◆ Problema proposto 1: Reescreva de forma mais concisa, ou em forma de lista, o parágrafo do texto sobre os estreitos turcos que começa com "A convenção é objeto de disputa". Mantenha os fatos principais.
◆ Problema proposto 2: Troque "cleat" por "boot" no trecho das entradas que vai da linha que contém "How far from the camera is" até o fim das entradas. Reproduza somente esse trecho, sem nenhuma outra alteração.

◆ Texto apresentado:
Nesta semana, acontecimentos na Turquia reacenderam a velha disputa pelo trânsito nos estreitos de Bósforo e Dardanelos.
Essenciais para o acesso ao mar Negro, aonde se encontram países como Rússia, Ucrânia, Geórgia, Bulgária e Romênia, ambos os estreitos ficam em território turco, mas são regulados por leis internacionais, estabelecidas na Convenção de Montreux de 1936.
A relevância geopolítica dos estreitos é tamanha que muitos historiadores apontam Bósforo e Dardanelos como um dos fatores que motivaram a Primeira Guerra Mundial.
Na semana passada, o presidente do parlamento turco, Mustafa Sentop, gerou furor ao sugerir que o presidente do país, Recep Tayyip Erdogan, teria o poder de se retirar da Convenção de Montreux e aplicar as leis turcas aos estreitos.
Em resposta, militares aposentados publicaram carta alertando para a importância da Convenção de Montreux. Dez almirantes foram presos após assinarem o manifesto, considerado pelo presidente turco como incitação a um golpe militar.
A convenção é objeto de disputa política na Turquia: enquanto militares apoiam a sua vigência, alas mais conservadoras e nacionalistas do espectro político a consideram uma violação da soberania do país.

◆ Entradas exibidas:
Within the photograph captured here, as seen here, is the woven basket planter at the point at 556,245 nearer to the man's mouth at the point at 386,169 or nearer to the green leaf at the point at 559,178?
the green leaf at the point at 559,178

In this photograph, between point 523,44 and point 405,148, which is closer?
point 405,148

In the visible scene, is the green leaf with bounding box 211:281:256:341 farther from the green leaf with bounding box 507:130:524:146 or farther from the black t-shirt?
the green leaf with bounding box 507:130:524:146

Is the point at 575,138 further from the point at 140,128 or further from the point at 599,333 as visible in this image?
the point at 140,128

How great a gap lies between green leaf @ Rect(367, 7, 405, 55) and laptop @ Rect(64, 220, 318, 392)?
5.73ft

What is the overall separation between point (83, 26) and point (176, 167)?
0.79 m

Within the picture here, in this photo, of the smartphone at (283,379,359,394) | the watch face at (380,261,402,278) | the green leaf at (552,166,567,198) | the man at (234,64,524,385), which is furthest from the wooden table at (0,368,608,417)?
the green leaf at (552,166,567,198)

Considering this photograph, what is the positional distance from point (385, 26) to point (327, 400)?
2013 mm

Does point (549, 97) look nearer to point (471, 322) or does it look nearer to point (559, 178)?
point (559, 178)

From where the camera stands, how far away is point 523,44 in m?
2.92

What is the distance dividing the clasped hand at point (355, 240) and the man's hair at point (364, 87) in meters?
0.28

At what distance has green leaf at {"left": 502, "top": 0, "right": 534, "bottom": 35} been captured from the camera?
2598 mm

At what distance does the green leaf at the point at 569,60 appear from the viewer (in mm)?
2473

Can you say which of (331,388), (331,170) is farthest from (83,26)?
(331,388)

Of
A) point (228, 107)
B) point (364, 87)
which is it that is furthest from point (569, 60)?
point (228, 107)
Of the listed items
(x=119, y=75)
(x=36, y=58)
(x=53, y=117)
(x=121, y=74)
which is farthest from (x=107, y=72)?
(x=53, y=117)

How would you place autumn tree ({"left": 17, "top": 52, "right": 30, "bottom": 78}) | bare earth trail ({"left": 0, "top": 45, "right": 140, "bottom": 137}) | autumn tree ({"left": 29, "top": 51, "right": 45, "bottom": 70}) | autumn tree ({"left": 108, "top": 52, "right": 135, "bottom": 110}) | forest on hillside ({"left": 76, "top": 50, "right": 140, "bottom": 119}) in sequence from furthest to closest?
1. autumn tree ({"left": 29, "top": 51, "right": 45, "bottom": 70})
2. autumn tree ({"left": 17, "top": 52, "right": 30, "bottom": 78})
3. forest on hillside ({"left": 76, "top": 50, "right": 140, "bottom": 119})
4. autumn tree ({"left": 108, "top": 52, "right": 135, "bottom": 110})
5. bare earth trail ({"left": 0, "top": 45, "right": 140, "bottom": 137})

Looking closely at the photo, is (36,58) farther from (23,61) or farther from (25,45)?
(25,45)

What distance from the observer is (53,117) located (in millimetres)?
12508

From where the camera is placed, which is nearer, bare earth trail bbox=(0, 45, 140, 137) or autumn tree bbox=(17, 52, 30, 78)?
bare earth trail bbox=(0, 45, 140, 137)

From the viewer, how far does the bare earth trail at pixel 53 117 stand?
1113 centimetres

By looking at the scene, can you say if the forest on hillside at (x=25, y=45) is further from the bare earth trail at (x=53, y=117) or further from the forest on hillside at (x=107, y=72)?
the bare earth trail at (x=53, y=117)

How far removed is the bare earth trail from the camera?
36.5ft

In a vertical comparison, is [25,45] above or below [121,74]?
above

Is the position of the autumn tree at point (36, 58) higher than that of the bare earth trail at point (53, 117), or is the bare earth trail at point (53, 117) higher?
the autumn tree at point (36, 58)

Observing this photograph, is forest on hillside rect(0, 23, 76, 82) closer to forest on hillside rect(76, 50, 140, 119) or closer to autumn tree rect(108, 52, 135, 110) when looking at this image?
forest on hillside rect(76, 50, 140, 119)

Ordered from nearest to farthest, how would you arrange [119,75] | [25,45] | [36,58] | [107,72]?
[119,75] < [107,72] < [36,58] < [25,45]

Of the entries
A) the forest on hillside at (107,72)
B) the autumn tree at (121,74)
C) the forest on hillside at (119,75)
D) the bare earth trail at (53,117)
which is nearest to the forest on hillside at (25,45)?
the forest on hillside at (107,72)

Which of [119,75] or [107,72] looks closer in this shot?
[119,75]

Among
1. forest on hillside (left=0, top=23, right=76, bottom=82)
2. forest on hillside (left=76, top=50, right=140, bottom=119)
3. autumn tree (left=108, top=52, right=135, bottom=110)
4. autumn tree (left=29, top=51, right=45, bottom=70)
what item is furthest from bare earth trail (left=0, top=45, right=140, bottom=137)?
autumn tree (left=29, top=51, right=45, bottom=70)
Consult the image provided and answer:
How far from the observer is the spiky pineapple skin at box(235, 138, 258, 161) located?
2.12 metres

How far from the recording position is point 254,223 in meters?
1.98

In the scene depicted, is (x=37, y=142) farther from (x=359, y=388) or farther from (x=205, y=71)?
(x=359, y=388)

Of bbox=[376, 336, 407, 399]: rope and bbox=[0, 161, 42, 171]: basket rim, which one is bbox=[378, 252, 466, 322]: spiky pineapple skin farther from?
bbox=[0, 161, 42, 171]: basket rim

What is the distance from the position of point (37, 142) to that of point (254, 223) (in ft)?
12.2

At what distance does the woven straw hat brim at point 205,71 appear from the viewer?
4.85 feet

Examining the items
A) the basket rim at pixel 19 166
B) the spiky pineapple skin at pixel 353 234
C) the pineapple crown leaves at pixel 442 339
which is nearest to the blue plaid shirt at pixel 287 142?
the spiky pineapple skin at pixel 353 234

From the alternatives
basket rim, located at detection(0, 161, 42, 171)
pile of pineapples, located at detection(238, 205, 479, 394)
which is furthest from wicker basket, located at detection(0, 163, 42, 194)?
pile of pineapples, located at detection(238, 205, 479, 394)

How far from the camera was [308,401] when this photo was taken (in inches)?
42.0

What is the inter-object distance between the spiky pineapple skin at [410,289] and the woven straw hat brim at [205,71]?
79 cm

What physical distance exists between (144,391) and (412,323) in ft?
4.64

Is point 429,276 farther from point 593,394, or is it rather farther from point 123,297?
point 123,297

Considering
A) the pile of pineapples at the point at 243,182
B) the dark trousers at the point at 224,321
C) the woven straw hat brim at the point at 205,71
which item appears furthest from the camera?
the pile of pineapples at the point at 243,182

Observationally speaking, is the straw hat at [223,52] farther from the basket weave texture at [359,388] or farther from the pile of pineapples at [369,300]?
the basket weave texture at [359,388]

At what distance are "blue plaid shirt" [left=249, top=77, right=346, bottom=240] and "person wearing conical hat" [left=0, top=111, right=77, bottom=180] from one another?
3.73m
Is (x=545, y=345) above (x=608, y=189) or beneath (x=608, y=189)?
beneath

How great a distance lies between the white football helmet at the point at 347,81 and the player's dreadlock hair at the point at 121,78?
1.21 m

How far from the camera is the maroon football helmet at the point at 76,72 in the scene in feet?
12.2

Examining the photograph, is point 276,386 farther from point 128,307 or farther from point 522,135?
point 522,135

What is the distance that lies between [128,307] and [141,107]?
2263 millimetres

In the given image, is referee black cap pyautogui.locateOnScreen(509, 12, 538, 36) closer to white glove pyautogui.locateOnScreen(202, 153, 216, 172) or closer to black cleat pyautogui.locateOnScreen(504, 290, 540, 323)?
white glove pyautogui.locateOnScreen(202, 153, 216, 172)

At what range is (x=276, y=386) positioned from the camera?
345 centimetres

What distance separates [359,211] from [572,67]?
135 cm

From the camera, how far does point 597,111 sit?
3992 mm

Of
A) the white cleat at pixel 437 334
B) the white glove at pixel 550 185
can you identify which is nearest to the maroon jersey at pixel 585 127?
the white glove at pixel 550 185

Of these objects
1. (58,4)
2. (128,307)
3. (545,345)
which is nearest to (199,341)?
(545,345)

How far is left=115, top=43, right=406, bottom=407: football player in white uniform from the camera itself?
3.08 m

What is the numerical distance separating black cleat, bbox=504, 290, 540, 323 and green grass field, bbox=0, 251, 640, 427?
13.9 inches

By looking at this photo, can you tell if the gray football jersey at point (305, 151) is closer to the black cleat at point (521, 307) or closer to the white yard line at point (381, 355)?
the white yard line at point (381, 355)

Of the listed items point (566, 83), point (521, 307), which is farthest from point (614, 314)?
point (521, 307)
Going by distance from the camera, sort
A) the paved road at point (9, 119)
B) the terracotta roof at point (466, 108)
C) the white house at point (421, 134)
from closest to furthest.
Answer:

◆ Resposta correta 1:
- A Convenção de Montreux é alvo de disputa política na Turquia.
- Os militares apoiam a sua vigência.
- As alas mais conservadoras e nacionalistas a consideram uma violação da soberania do país.

◆ Resposta correta 2:
How far from the camera is the maroon football helmet at the point at 76,72 in the scene in feet?
12.2

Examining the photograph, is point 276,386 farther from point 128,307 or farther from point 522,135?
point 522,135

What is the distance that lies between [128,307] and [141,107]?
2263 millimetres

In the given image, is referee black cap pyautogui.locateOnScreen(509, 12, 538, 36) closer to white glove pyautogui.locateOnScreen(202, 153, 216, 172) or closer to black boot pyautogui.locateOnScreen(504, 290, 540, 323)?
white glove pyautogui.locateOnScreen(202, 153, 216, 172)

At what range is (x=276, y=386) positioned from the camera?
345 centimetres

What distance separates [359,211] from [572,67]?
135 cm

From the camera, how far does point 597,111 sit?
3992 mm

Of
A) the white boot at pixel 437 334
B) the white glove at pixel 550 185
can you identify which is nearest to the maroon jersey at pixel 585 127?
the white glove at pixel 550 185

Of these objects
1. (58,4)
2. (128,307)
3. (545,345)
which is nearest to (199,341)?
(545,345)

How far is left=115, top=43, right=406, bottom=407: football player in white uniform from the camera itself?
3.08 m

What is the numerical distance separating black boot, bbox=504, 290, 540, 323 and green grass field, bbox=0, 251, 640, 427?
13.9 inches

By looking at this photo, can you tell if the gray football jersey at point (305, 151) is closer to the black boot at point (521, 307) or closer to the white yard line at point (381, 355)?
the white yard line at point (381, 355)

Of the listed items point (566, 83), point (521, 307), which is farthest from point (614, 314)?
point (521, 307)
Going by distance from the camera, sort
A) the paved road at point (9, 119)
B) the terracotta roof at point (466, 108)
C) the white house at point (421, 134)
from closest to furthest.
Answer:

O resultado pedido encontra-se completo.